>> Begin
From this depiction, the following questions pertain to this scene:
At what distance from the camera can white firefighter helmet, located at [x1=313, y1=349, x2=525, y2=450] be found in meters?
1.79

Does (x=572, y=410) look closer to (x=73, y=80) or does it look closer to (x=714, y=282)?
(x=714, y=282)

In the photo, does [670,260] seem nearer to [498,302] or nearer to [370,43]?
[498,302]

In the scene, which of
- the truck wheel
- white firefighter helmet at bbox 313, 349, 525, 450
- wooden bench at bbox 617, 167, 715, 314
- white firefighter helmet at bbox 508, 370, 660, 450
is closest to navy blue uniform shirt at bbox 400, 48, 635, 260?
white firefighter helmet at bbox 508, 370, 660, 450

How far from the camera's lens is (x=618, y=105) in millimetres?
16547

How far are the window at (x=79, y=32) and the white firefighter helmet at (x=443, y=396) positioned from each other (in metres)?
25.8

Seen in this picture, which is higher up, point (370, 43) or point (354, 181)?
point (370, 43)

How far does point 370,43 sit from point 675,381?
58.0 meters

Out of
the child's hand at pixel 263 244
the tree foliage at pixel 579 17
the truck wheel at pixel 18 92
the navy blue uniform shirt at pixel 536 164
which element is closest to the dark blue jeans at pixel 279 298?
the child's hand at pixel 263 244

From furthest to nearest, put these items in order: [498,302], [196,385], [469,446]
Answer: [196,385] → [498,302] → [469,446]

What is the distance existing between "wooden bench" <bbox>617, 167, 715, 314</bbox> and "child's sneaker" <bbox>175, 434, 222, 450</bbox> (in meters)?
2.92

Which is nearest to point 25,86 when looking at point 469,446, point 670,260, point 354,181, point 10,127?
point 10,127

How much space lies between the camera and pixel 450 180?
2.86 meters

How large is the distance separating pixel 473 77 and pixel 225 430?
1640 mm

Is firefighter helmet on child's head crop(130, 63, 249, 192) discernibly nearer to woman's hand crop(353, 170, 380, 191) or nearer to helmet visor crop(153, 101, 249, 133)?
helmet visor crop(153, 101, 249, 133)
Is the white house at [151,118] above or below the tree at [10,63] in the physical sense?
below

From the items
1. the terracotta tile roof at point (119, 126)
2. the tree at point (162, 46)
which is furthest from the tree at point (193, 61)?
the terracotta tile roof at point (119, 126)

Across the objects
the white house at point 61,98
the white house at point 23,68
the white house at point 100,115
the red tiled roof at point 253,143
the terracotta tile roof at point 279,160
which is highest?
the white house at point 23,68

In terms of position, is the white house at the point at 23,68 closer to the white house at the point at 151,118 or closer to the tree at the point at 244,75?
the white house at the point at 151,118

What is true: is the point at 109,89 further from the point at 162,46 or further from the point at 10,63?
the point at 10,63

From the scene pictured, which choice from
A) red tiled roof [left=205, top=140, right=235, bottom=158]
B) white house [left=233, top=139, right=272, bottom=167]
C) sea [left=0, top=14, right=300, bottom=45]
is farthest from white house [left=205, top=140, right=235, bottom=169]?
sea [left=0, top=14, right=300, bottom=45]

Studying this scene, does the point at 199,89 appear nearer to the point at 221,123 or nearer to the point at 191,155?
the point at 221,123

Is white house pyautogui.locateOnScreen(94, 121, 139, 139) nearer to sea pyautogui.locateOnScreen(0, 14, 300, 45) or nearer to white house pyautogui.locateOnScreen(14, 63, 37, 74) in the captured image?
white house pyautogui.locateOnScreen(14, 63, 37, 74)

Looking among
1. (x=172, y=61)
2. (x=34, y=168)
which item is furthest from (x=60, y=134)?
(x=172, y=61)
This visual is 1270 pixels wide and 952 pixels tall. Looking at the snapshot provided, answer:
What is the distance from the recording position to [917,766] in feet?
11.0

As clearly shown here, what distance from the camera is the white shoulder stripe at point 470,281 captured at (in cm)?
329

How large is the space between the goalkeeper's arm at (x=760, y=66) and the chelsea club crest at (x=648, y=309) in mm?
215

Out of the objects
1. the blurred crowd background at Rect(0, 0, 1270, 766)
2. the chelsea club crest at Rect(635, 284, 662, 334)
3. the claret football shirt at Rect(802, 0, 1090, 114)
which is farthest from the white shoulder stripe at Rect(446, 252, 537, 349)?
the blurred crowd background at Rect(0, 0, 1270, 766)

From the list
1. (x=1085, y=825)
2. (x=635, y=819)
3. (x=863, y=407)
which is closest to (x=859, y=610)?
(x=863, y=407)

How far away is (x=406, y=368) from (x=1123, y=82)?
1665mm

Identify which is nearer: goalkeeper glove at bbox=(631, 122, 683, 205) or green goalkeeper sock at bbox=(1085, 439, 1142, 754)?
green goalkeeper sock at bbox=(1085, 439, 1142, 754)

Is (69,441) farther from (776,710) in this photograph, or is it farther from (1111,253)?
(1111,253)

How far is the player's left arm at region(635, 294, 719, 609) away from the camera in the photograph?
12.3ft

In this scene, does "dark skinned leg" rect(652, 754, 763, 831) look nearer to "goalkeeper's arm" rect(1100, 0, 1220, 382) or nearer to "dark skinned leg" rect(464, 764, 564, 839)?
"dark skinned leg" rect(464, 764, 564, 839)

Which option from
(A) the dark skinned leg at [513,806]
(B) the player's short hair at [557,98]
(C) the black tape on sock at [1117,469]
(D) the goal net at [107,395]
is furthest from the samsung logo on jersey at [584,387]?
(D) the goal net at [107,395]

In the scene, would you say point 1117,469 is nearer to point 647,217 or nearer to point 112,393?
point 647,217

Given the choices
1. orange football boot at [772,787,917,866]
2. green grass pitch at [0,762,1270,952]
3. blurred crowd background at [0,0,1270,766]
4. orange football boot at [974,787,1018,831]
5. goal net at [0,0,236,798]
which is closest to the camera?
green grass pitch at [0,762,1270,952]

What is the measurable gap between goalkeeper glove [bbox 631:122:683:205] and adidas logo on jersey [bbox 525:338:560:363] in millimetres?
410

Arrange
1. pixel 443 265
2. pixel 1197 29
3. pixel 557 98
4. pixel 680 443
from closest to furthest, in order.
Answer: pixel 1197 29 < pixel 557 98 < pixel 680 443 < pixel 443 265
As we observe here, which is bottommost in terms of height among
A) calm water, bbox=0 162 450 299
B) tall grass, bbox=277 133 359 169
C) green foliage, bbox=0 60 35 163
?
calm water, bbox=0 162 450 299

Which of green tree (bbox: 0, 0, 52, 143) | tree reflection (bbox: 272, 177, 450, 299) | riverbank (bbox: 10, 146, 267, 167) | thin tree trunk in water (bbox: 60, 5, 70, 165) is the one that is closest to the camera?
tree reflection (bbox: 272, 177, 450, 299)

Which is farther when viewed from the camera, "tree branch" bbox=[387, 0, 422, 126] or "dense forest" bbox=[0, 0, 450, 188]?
>> End
Set out the lines from the one containing "Given the choices" through the end of the material as a numbered list, leaving out any blank lines.

1. Given the choices
2. 1. orange football boot at [772,787,917,866]
3. 2. green grass pitch at [0,762,1270,952]
4. 3. blurred crowd background at [0,0,1270,766]
5. 4. orange football boot at [974,787,1018,831]
6. 5. goal net at [0,0,236,798]
7. which is closest to the camera?
8. green grass pitch at [0,762,1270,952]
9. What is the measurable gap between goalkeeper glove [bbox 631:122:683:205] and adidas logo on jersey [bbox 525:338:560:363] in millimetres?
10. 410
11. Arrange
12. 1. pixel 443 265
13. 2. pixel 1197 29
14. 3. pixel 557 98
15. 4. pixel 680 443
16. from closest to furthest, in order.
17. Answer: pixel 1197 29 < pixel 557 98 < pixel 680 443 < pixel 443 265
18. As we observe here, which is bottommost in terms of height among
19. A) calm water, bbox=0 162 450 299
20. B) tall grass, bbox=277 133 359 169
21. C) green foliage, bbox=0 60 35 163
22. ?
23. calm water, bbox=0 162 450 299
24. Which of green tree (bbox: 0, 0, 52, 143) | tree reflection (bbox: 272, 177, 450, 299) | riverbank (bbox: 10, 146, 267, 167) | thin tree trunk in water (bbox: 60, 5, 70, 165) is the one that is closest to the camera?
25. tree reflection (bbox: 272, 177, 450, 299)
26. Which is farther when viewed from the camera, "tree branch" bbox=[387, 0, 422, 126] or "dense forest" bbox=[0, 0, 450, 188]?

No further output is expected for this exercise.